Objectives: To quantitate lymphocyte subtypes in sinus tissues harvested from children with chronic sinusitis and coexisting asthma, allergies, and cystic fibrosis during functional endoscopic sinus surgery and compare them with those in normal adult sphenoid sinus mucosa.
Design: Immunohistochemical staining of surgical specimens with monoclonal antibodies against CD4 and CD8 surface antigens.
Setting: Tertiary medical center.
Patients: Thirty-two children who underwent functional endoscopic sinus surgery for chronic sinusitis refractory to medical treatment (median age, 8 years; range, 2-13 years) were divided into 3 groups: 10 with asthma, 15 without asthma, and 7 with cystic fibrosis. Sphenoid sinus mucosa obtained from 10 adults (median age, 70 years) undergoing transsphenoidal hypophysectomy was used as control tissue.
Main outcome measures: Numbers of CD4+ and CD8+ cells in the lamina propria and epithelium of surgical specimens.

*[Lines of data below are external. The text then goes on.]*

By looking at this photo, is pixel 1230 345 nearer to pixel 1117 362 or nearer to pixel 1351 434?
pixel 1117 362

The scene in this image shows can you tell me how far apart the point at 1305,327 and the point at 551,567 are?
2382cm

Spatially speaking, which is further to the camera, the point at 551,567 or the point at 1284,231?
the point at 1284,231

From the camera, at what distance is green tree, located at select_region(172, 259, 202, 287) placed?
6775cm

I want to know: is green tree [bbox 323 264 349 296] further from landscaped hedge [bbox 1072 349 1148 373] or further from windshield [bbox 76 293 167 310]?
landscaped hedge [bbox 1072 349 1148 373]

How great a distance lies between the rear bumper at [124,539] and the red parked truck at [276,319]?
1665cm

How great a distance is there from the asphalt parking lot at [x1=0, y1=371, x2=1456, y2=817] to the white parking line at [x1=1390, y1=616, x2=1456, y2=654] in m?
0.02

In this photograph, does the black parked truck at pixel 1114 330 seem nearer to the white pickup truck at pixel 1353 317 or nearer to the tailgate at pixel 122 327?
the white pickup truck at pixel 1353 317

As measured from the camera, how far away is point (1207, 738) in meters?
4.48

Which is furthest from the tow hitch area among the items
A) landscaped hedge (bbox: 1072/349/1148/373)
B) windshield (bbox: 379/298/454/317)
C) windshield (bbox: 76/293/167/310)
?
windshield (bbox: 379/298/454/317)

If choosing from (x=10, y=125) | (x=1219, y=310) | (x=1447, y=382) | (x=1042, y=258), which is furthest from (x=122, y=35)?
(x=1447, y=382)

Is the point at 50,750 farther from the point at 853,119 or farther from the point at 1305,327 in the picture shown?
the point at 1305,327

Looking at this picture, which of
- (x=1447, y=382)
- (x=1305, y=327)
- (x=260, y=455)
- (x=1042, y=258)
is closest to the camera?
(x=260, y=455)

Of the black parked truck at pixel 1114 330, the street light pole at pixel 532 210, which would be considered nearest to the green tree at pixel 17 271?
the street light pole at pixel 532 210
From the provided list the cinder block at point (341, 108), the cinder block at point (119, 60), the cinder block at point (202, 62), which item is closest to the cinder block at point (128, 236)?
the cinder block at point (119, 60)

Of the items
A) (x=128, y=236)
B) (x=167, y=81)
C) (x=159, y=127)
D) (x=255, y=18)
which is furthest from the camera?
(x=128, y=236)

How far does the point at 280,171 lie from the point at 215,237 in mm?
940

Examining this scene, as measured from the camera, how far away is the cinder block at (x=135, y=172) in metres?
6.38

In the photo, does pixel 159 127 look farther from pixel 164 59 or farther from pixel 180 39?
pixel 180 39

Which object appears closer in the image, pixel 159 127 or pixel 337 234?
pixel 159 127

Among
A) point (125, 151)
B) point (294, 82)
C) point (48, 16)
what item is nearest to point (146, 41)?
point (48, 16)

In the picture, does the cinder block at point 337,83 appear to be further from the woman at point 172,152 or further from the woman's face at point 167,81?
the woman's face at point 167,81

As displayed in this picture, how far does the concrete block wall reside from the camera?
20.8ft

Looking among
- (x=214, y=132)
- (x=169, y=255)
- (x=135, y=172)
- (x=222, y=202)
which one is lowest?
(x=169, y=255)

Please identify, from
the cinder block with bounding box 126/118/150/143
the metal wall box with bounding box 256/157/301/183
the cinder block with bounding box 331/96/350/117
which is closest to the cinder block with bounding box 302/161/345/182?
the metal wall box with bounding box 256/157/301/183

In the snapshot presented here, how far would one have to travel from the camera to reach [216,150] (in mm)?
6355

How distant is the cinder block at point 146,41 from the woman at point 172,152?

Results: Significantly more CD4+ cells were in the sinus mucosa of patients with chronic sinusitis than in the normal sinus mucosa (P < .01), but there was no significant difference in the number of CD8+ cells (P = 4). Patients with chronic sinusitis with asthma, without asthma, and with cystic fibrosis all had increased numbers of CD4+ cells compared with sphenoid mucosa, with the difference reaching statistical significance only in the subgroup with chronic sinusitis without asthma (P < .001). The numbers of CD4+ cells were higher in patients with chronic sinusitis than in the sphenoid mucosa irrespective of allergic status. Significantly more CD4+ than CD8+ cells were in tissues from the patients with chronic sinusitis irrespective of concomitant diseases or allergic status. CD4+ and CD8+ cells were more numerous in the apical portion of the submucosa (immediately beneath the epithelium) than in the basal portion both in patients with chronic sinusitis and in normal sphenoid tissue.

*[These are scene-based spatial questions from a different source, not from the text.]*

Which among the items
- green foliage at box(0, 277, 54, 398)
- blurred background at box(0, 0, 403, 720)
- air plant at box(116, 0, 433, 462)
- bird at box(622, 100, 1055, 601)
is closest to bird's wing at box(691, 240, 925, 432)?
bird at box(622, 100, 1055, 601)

Conclusions: Children with chronic sinusitis have predominance of CD4+ cells in the sinus mucosa as compared with normal sphenoid tissue. This contrasts with published results in adults with chromic sinusitis, in whom CD8+ cells predominate in nasal polyps and the submucosa, possibly reflecting a difference in the immunologic response of children and adults.